Der Siegeszug der Allianzen

Eine solche globale Marktpräsenz sollte erstmals der 1997 durch Air Canada, Lufthansa, SAS, Thai Airways und United Airlines gegründeten Star Alliance gelingen. Vorausgegangen war dieser Entwicklung hin zu einem multilateralen Netzwerk eine Vielzahl bilateraler Abkommen zwischen den späteren Partnern, vor allem zur Ausübung von Codeshare-Flügen. Im Zuge der Gründung der Star Alliance wurden diese Vereinbarungen in ein umfassendes Vertragswerk überführt, ohne dass damit eine Veränderung in kapital- oder gesellschaftsrechtlicher Hinsicht einhergegangen wäre.

In den Folgejahren wurde das Bündnis durch zusätzliche Mitglieder erweitert, die ähnliche Unternehmensstrategien aufweisen und sich sowohl geografisch ergänzen als auch hinsichtlich Service- und Qualitätsstandards ähneln. Heute bestehen neben der Star Alliance im wesentlichen zwei weitere große Allianzen: die 1999 gegründete Oneworld um American Airlines, British Airways und Iberia sowie das 2000 ins Leben gerufene Skyteam um Air France-KLM, Delta Air Lines und Korean Air. Unter diesen Bündnissen ist es in der Vergangenheit zu Austritten bzw. Wechseln der sie tragenden Fluggesellschaften gekommen.

Ziel und Zweck von Allianzen

Ziel und Zweck der Zusammenarbeit in Allianzen ist vornehmlich die Stärkung der Wettbewerbsposition der Bündnispartner durch verbesserten Marktzugang bei gleichzeitiger Kostenreduzierung. Typischerweise geschieht dies durch eine mehrfache Vermarktung vorhandener Kapazitäten und die Abstimmung von Flugplänen untereinander. Besonders vorteilhaft erweist es sich hier, wenn in einer Allianz Luftfahrtunternehmen zusammenkommen, die über große und zum Angebot der anderen Partner komplementäre Streckennetze verfügen, sodass eine (virtuelle) Ausweitung des Netzwerkes aller herbeigeführt wird.
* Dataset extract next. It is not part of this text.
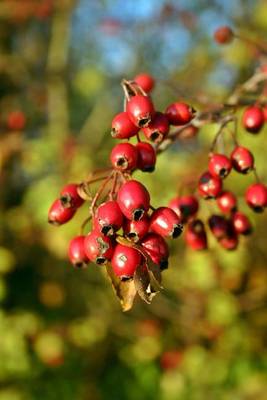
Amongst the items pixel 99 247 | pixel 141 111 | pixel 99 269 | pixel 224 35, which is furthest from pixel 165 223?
pixel 99 269

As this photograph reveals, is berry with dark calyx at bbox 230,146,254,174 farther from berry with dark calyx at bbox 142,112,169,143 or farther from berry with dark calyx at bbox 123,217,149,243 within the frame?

Bemüht werden dazu der Luftverkehrswirtschaft typische Mechanismen, insbesondere das Codesharing. Hierzu gehen Allianzpartner einen Rahmenvertrag für eine multilaterale Kooperation und sodann zur Ausgestaltung dessen konkrete bilaterale Vereinbarungen untereinander ein. Darüber hinaus nutzen Allianzpartner Boden- und Flughafeneinrichtungen gemeinsam, betreiben gemeinschaftliche Vielfliegerprogramme bezoehungsweise erkennen solche wechselseitig an, schließen sich bei Einkauf und Beschaffung von beispielsweise Fluggeräten zusammen und stimmen sich zum Beispiel auch im Bereich von Wartung und Instandhaltung ab, um Synergien zu schaffen und Kosten zu senken.
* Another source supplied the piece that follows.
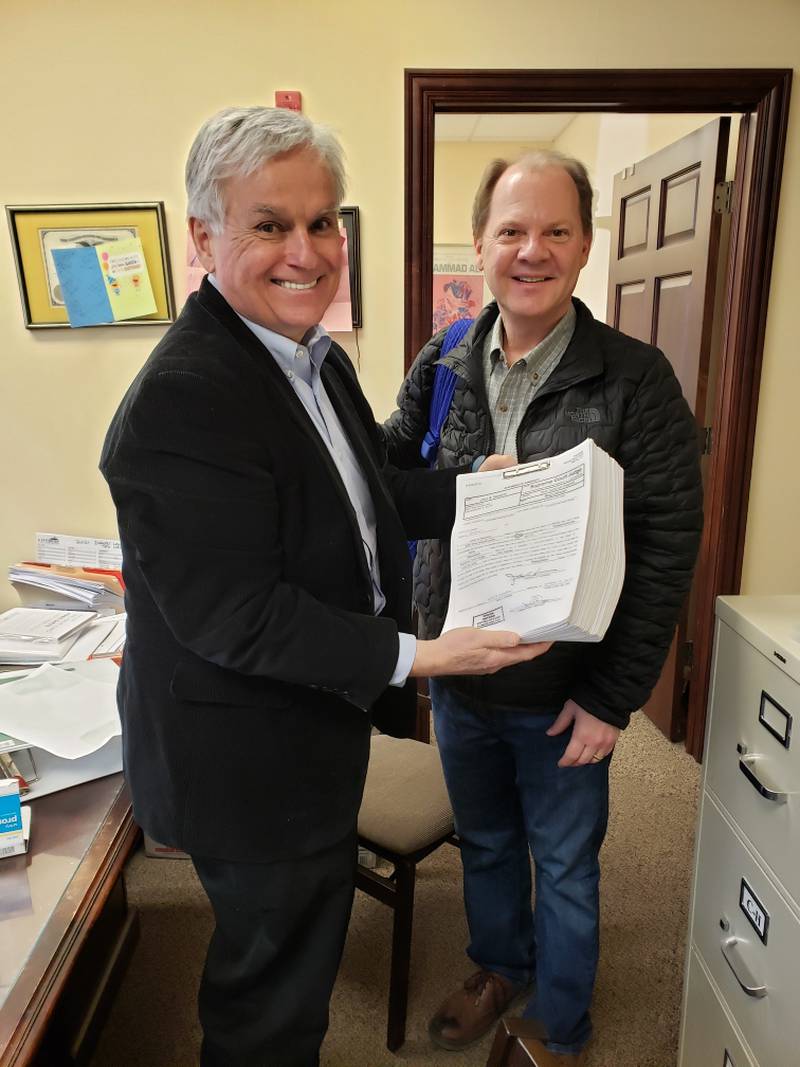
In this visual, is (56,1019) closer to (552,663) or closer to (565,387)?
(552,663)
Metal Neutral Joint Ventures

Eine Weiterentwicklung der klassischen Allianz stellen sogenannte Metal Neutral Joint Ventures dar. Bei einem solchen handelt es sich gewissermaßen um eine Allianz in der Allianz, da sich daran – mit wenigen Ausnahmen – nur ausgewählte Allianzpartner beteiligen. So beschreibt das Vekehrsministerium der USA Metal Neutrality als «an industry meaning that the partners in an alliance are indifferent as to which [one] operates the ‘metal’ (aircraft) when they jointly market services. […] Metal Neutrality may be achieved through revenue and/or comprehensive benefit sharing arrangements.» Somit geht die Integration und wirtschaftliche Tragweite eines Metal Neutral Joint Venture deutlich über andere Partnerschaften hinaus und ermöglicht insbesondere auch gemeinsame Tarif- und Kapazitätsplanung sowie eine gemeinsame Erlössteuerung der Beteiligten. Im Ergebnis dessen steht die Zulässigkeit eines Handelns, das andernfalls wettbewerbswidrig wäre.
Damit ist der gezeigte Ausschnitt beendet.